● **LISTED ENTRIES**
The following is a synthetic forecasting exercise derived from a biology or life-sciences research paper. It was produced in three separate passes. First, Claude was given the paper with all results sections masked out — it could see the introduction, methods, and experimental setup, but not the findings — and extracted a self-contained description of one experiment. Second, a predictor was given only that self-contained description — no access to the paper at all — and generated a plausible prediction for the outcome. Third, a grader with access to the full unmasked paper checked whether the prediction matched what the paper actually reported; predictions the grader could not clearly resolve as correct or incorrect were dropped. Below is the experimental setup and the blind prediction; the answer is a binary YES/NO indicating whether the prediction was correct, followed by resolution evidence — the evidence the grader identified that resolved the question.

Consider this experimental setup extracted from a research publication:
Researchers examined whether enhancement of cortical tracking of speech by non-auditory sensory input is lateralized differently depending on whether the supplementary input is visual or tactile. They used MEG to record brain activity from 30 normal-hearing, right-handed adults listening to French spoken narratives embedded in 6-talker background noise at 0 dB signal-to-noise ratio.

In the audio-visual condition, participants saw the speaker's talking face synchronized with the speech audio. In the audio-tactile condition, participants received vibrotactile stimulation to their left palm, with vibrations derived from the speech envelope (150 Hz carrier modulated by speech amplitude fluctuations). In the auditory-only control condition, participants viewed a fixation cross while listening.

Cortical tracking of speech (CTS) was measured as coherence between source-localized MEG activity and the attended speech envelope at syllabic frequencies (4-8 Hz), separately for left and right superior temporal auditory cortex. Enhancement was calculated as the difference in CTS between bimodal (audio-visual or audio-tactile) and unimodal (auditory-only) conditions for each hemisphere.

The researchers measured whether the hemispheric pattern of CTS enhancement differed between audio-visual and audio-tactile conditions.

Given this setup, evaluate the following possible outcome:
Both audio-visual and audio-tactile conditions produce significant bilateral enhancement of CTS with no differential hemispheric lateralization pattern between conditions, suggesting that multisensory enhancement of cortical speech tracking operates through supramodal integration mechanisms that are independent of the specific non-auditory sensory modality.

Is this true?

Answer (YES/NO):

● **DESCRIPTION OF THE TASK**
Set down, exactly as they stand above, the lines starting with the line with "Researchers examined whether" and going on through the line with "In the audio-visual", and no others.

● **SOLUTION TO THE PROBLEM**
Researchers examined whether enhancement of cortical tracking of speech by non-auditory sensory input is lateralized differently depending on whether the supplementary input is visual or tactile. They used MEG to record brain activity from 30 normal-hearing, right-handed adults listening to French spoken narratives embedded in 6-talker background noise at 0 dB signal-to-noise ratio.

In the audio-visual condition, participants saw the speaker's talking face synchronized with the speech audio. In the audio-tactile condition, participants received vibrotactile stimulation to their left palm, with vibrations derived from the speech envelope (150 Hz carrier modulated by speech amplitude fluctuations). In the auditory-only control condition, participants viewed a fixation cross while listening.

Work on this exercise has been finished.